§ Your instructions
For the records that follow, give the number of lines containing the word "Zealand", with no added text.
──────── Supplied records ────────
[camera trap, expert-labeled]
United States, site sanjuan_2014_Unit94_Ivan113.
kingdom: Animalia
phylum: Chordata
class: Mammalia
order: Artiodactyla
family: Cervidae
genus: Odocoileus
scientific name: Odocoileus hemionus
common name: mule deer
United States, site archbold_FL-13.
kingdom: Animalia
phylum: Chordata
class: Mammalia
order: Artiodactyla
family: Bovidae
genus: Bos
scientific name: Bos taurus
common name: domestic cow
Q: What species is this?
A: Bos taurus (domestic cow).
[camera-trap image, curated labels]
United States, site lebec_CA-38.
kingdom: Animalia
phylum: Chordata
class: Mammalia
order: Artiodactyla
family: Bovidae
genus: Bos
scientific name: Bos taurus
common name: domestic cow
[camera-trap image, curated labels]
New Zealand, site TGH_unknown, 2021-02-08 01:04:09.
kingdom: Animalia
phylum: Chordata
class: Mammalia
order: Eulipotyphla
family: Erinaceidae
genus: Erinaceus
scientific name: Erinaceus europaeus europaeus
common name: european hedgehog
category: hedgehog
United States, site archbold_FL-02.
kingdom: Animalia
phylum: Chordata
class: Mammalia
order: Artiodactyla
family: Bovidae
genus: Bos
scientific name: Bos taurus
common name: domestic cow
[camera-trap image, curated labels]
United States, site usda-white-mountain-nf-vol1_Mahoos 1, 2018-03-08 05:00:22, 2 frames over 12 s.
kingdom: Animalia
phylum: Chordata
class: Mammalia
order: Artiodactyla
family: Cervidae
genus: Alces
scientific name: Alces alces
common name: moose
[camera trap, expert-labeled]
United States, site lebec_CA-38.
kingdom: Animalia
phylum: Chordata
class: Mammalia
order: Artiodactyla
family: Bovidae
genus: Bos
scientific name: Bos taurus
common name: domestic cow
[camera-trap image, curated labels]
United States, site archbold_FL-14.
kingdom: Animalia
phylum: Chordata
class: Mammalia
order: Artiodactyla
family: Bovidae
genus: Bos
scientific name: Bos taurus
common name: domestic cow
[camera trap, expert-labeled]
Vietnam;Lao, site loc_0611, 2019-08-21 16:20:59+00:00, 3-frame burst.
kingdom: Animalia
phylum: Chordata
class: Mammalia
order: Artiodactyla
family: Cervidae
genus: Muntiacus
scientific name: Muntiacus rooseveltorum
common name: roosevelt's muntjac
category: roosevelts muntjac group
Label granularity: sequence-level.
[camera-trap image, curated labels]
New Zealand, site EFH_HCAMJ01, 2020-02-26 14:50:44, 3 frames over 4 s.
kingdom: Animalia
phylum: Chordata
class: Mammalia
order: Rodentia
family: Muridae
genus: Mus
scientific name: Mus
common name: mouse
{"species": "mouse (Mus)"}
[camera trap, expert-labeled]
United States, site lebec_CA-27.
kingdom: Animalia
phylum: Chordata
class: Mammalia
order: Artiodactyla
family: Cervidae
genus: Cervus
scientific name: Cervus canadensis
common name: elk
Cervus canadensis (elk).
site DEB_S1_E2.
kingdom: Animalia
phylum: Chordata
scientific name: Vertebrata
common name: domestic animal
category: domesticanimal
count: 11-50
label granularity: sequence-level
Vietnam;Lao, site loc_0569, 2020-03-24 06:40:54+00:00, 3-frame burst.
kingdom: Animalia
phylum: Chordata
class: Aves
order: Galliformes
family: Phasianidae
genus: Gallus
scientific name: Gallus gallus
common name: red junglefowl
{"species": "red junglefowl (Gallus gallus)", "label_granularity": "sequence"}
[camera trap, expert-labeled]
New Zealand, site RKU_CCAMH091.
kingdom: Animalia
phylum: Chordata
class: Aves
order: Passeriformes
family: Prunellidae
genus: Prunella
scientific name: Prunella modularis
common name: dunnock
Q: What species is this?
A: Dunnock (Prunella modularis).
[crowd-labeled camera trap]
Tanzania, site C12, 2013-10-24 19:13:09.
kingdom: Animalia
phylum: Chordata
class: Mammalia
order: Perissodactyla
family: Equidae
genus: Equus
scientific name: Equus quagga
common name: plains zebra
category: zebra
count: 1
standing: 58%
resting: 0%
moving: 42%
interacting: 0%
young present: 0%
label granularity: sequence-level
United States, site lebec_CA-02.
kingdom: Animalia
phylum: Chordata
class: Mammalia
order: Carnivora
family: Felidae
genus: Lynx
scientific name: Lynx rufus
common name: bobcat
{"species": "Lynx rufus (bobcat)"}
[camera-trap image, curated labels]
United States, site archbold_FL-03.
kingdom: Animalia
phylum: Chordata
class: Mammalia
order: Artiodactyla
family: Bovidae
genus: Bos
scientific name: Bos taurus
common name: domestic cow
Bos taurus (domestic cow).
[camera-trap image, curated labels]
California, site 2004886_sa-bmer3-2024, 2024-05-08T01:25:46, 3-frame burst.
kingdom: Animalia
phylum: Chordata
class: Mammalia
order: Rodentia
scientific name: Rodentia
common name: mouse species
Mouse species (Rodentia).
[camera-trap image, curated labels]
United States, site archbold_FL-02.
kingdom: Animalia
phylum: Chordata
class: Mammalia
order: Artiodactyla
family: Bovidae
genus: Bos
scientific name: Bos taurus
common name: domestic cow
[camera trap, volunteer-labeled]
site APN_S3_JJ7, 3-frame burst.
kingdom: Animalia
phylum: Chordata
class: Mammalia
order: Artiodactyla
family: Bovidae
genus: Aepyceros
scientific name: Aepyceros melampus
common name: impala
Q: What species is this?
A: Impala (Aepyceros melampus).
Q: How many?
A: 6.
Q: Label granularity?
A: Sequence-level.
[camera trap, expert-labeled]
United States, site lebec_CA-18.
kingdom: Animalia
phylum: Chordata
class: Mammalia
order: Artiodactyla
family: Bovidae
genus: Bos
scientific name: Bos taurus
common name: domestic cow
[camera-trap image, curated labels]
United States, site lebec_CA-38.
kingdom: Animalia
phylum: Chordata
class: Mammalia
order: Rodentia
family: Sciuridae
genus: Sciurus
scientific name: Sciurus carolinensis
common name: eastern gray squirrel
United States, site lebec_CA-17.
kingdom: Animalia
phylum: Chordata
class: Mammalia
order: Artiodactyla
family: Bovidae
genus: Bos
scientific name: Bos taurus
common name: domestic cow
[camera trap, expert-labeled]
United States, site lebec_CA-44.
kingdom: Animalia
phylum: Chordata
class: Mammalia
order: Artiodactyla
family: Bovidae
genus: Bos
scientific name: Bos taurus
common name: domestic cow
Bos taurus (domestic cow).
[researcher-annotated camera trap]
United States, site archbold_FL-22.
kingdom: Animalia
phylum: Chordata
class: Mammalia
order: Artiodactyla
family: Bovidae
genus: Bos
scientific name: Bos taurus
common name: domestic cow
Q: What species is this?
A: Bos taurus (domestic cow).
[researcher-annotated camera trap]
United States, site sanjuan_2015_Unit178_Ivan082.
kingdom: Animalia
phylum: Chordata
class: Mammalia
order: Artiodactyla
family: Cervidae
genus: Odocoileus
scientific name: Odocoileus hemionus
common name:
────────
§ Result of this exercise
3